··· Okuma metni ···
B. İstinaf Nedenleri

Davalı vekili istinaf dilekçesinde; ...'in alıcı vekili olduğunu, vekaletin kötüye kullanılması hukuksal nedenine dayanılmadığını, talebin somutlaştırılması gerektiğini, adil yargılama hakkı ve savunma hakkının ihlal edildiğini, İstanbul Anadolu 6. Asliye Hukuk Mahkemesi talimat dosyası marifetiyle dinlenen tanıklara soru sorma haklarının ellerinden alındığını, taraflara tebligat çıkarılmadığını, derdestlik itirazlarının gözetilmediğini, davacı iddialarının arasında çelişki bulunduğunu, bedelin davacının vekiline ödendiğini, davacı tanıklarından birinin davacının eşi, diğerinin ise eşinin ortağı olduğu, beyanlarına itibar edilemeyeceğini, davalı tanıklarına neden itibar edilmediğinin belirtilmediğini, taşınmaz değerinin fahiş belirlendiğini, eksik araştırma ile karar verildiğini belirterek kararın kaldırılmasını talep etmiştir.
··· Listelenen veriler ···
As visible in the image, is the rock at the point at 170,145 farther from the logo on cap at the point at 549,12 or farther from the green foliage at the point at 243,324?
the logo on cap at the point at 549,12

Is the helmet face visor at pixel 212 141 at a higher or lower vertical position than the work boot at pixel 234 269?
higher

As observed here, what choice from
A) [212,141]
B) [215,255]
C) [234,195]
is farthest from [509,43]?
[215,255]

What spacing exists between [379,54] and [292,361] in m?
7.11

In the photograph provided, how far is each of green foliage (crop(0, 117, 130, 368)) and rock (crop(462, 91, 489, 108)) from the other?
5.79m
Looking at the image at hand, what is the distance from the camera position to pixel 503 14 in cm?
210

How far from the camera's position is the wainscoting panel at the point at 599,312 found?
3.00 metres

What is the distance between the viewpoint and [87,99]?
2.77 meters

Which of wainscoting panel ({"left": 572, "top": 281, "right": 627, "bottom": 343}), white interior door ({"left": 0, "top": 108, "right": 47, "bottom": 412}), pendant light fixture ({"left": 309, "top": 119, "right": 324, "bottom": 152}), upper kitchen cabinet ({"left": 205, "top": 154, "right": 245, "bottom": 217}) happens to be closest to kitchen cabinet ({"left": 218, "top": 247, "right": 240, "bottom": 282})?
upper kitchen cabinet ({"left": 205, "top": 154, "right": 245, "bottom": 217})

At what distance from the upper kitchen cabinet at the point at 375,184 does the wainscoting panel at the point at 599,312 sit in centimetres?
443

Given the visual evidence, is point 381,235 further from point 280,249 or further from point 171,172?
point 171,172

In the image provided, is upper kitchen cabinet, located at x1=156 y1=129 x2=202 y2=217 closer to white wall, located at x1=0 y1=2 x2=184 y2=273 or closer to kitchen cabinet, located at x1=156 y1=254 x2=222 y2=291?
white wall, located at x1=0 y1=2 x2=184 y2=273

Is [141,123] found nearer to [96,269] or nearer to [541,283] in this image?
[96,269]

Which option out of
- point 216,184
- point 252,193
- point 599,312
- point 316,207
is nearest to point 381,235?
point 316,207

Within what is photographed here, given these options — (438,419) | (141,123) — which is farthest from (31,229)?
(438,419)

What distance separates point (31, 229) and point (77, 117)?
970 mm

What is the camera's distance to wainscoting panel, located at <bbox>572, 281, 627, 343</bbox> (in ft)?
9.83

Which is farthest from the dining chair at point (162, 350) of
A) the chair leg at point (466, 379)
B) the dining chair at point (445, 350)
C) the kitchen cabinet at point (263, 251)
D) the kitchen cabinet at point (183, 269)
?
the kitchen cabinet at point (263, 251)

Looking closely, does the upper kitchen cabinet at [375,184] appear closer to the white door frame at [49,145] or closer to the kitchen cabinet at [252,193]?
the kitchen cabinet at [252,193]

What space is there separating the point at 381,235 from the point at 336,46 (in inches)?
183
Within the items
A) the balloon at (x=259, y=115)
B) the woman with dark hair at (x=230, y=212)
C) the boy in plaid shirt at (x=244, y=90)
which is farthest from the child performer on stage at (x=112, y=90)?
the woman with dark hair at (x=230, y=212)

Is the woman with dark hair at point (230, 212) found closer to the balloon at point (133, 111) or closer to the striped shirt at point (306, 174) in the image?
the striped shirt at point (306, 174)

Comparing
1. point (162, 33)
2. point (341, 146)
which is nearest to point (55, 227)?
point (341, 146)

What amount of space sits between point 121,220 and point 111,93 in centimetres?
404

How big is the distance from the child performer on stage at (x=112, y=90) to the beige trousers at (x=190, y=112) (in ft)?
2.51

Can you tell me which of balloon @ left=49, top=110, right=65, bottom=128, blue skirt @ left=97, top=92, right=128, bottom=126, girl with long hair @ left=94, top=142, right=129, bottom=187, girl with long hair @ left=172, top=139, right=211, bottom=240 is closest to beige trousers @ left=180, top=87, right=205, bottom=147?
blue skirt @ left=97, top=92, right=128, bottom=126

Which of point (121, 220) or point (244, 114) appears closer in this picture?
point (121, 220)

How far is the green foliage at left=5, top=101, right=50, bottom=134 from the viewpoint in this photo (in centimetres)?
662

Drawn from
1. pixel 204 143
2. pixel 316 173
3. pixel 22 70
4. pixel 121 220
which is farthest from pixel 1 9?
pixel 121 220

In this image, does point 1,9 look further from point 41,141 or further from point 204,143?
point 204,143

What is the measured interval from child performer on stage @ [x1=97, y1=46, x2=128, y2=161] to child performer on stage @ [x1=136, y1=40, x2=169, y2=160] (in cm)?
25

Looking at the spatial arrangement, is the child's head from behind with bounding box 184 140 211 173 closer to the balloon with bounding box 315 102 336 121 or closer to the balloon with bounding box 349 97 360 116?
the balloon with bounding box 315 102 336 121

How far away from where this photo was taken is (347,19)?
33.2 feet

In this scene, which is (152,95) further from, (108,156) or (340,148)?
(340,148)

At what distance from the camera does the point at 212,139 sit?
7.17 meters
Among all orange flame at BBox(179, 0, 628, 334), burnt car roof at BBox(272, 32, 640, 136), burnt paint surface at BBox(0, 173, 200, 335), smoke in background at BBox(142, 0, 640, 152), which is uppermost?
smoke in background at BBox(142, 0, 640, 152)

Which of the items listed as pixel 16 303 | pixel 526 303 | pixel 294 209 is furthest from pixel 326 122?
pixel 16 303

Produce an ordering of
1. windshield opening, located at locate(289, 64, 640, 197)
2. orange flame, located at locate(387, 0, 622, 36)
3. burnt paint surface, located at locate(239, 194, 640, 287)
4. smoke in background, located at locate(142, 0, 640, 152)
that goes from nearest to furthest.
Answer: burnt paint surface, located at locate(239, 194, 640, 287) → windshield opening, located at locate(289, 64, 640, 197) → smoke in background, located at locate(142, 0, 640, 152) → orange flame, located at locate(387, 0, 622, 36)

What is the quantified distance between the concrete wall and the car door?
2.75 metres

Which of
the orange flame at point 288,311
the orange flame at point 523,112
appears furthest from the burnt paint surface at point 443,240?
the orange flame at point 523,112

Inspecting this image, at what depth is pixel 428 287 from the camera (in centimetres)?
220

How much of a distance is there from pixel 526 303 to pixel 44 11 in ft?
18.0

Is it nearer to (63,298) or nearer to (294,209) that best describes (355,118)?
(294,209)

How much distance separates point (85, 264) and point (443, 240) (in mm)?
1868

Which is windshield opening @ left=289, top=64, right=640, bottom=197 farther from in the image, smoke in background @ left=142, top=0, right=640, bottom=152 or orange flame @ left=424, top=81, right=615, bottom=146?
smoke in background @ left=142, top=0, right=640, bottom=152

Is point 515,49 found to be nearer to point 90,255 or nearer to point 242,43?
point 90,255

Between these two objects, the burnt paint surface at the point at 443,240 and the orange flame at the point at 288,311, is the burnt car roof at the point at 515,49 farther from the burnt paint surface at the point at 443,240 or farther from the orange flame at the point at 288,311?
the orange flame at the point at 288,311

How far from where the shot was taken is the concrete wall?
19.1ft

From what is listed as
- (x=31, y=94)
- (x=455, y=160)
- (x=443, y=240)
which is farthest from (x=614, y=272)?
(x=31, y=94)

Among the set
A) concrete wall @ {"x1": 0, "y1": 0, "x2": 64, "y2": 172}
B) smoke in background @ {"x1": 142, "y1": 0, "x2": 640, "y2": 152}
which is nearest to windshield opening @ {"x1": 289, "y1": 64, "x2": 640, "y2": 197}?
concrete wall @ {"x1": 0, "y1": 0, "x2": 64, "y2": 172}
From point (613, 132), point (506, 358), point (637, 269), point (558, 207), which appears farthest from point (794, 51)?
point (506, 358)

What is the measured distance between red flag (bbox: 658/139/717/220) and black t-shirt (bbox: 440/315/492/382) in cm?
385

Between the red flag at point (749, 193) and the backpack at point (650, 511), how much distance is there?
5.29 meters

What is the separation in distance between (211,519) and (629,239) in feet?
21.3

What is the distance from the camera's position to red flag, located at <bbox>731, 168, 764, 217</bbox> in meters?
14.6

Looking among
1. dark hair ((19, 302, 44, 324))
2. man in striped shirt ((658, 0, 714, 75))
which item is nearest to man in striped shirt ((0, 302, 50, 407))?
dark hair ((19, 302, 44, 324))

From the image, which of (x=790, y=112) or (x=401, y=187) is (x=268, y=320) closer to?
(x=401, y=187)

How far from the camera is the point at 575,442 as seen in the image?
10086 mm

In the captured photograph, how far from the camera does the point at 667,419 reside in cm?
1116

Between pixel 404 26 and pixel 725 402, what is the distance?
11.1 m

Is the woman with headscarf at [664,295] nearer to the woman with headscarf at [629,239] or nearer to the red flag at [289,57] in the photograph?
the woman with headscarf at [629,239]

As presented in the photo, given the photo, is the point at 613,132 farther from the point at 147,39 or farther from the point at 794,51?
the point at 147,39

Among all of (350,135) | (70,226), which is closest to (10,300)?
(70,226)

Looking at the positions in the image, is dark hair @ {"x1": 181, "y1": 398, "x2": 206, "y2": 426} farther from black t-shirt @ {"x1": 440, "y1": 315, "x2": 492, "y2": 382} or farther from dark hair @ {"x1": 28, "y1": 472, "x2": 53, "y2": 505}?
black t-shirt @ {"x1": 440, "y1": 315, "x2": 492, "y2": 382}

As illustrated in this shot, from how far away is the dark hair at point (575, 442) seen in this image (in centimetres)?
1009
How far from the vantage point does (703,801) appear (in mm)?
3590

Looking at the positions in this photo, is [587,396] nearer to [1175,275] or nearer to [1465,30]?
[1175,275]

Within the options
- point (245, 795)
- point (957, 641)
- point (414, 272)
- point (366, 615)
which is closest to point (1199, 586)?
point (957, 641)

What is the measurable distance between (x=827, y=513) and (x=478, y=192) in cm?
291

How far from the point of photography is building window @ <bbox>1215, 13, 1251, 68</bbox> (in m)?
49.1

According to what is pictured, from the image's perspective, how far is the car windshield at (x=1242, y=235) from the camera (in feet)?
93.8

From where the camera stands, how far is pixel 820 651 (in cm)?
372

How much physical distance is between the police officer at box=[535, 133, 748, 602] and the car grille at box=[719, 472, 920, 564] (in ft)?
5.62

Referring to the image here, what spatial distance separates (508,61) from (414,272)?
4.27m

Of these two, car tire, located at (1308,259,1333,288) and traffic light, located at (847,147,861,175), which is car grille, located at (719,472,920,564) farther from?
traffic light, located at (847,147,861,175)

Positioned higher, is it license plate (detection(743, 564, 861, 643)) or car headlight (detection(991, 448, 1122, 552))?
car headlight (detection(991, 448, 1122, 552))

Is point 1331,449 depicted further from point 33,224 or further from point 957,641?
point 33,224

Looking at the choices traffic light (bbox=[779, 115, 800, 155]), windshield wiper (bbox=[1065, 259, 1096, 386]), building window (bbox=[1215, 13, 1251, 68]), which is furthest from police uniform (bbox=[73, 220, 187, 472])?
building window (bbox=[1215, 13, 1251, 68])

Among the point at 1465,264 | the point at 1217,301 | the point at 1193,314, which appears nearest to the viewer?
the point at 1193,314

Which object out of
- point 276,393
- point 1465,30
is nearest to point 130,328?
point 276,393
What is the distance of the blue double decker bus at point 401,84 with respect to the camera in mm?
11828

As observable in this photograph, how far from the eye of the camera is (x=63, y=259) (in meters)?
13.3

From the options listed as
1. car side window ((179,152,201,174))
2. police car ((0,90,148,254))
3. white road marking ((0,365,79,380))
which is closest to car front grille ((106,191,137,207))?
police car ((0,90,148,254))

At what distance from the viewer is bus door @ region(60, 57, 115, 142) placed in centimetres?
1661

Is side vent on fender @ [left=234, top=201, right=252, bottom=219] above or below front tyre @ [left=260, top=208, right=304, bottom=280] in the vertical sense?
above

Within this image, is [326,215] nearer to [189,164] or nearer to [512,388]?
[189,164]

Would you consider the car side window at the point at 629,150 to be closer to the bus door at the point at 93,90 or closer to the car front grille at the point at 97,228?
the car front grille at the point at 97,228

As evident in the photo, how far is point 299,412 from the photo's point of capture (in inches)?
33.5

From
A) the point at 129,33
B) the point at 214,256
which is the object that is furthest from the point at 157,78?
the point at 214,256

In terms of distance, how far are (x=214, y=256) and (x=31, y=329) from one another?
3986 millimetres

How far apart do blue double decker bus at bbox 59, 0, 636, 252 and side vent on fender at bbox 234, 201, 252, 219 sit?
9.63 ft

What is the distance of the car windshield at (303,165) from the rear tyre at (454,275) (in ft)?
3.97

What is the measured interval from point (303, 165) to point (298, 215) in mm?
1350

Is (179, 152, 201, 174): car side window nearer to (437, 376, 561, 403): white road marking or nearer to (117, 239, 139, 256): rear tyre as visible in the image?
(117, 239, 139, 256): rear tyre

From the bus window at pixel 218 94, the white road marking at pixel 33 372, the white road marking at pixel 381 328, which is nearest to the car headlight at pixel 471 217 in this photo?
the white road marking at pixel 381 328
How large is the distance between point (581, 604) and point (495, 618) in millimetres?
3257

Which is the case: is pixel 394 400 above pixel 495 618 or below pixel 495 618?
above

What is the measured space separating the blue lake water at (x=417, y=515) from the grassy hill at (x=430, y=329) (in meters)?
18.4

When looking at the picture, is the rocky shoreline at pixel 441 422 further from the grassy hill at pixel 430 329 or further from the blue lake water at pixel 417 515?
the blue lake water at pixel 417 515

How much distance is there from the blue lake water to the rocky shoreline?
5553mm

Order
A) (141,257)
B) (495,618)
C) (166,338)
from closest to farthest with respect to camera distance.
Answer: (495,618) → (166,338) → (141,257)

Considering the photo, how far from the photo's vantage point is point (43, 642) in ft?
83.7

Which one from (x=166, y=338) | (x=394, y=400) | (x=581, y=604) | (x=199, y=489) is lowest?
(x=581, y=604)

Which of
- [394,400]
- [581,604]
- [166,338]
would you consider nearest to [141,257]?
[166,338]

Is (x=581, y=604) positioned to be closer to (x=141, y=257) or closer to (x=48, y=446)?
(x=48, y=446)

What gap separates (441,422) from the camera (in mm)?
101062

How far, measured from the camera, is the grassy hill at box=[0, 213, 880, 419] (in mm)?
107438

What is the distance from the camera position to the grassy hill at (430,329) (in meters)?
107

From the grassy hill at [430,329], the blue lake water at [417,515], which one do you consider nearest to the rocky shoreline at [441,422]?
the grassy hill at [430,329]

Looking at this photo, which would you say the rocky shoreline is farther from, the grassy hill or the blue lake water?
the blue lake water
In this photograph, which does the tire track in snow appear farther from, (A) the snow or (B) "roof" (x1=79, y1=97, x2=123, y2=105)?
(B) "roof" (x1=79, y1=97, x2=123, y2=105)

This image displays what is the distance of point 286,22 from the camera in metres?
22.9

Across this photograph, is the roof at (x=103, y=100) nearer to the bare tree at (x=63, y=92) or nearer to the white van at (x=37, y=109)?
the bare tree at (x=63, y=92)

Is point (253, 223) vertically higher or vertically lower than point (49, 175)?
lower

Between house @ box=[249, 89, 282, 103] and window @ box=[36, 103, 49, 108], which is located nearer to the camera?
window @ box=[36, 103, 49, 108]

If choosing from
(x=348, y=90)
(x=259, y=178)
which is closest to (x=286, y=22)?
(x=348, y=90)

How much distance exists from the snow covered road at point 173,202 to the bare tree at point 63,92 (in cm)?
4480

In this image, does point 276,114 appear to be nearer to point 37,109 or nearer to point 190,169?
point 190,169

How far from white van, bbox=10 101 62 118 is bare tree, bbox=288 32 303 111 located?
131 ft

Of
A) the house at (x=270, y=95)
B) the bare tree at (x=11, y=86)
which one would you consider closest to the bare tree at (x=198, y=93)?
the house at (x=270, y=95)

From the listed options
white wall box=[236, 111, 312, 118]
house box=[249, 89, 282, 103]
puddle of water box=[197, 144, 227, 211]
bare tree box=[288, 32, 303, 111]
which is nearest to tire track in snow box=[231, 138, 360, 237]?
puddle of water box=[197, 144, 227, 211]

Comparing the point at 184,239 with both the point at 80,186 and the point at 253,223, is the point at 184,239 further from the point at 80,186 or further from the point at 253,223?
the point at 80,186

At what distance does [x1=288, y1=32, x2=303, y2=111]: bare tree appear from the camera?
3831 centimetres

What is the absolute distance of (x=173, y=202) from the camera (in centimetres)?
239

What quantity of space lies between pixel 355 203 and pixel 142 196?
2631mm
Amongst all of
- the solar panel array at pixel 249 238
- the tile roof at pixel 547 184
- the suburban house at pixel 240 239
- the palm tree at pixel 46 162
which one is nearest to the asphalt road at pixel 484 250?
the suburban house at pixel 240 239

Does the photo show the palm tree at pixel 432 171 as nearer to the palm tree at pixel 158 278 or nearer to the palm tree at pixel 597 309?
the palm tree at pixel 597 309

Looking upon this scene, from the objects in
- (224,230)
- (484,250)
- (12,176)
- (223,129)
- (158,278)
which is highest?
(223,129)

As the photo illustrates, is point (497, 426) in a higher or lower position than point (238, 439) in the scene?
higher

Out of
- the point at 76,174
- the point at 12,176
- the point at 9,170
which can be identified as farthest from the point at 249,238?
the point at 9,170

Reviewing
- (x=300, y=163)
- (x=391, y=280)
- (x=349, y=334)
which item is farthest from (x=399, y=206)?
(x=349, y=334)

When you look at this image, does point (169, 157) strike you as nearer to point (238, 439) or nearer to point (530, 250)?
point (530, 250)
···
## Alıştırma
İstinaf nedenleri metninin "B. İstinaf Nedenleri" ile "kaldırılmasını talep etmiştir." arasındaki bölümünü, bu ifadeler dahil olmak üzere, "istinaf dilekçesinde" yerine "cevap dilekçesinde" getirerek yeniden yazın.

## Sonuç
B. İstinaf Nedenleri

Davalı vekili cevap dilekçesinde; ...'in alıcı vekili olduğunu, vekaletin kötüye kullanılması hukuksal nedenine dayanılmadığını, talebin somutlaştırılması gerektiğini, adil yargılama hakkı ve savunma hakkının ihlal edildiğini, İstanbul Anadolu 6. Asliye Hukuk Mahkemesi talimat dosyası marifetiyle dinlenen tanıklara soru sorma haklarının ellerinden alındığını, taraflara tebligat çıkarılmadığını, derdestlik itirazlarının gözetilmediğini, davacı iddialarının arasında çelişki bulunduğunu, bedelin davacının vekiline ödendiğini, davacı tanıklarından birinin davacının eşi, diğerinin ise eşinin ortağı olduğu, beyanlarına itibar edilemeyeceğini, davalı tanıklarına neden itibar edilmediğinin belirtilmediğini, taşınmaz değerinin fahiş belirlendiğini, eksik araştırma ile karar verildiğini belirterek kararın kaldırılmasını talep etmiştir.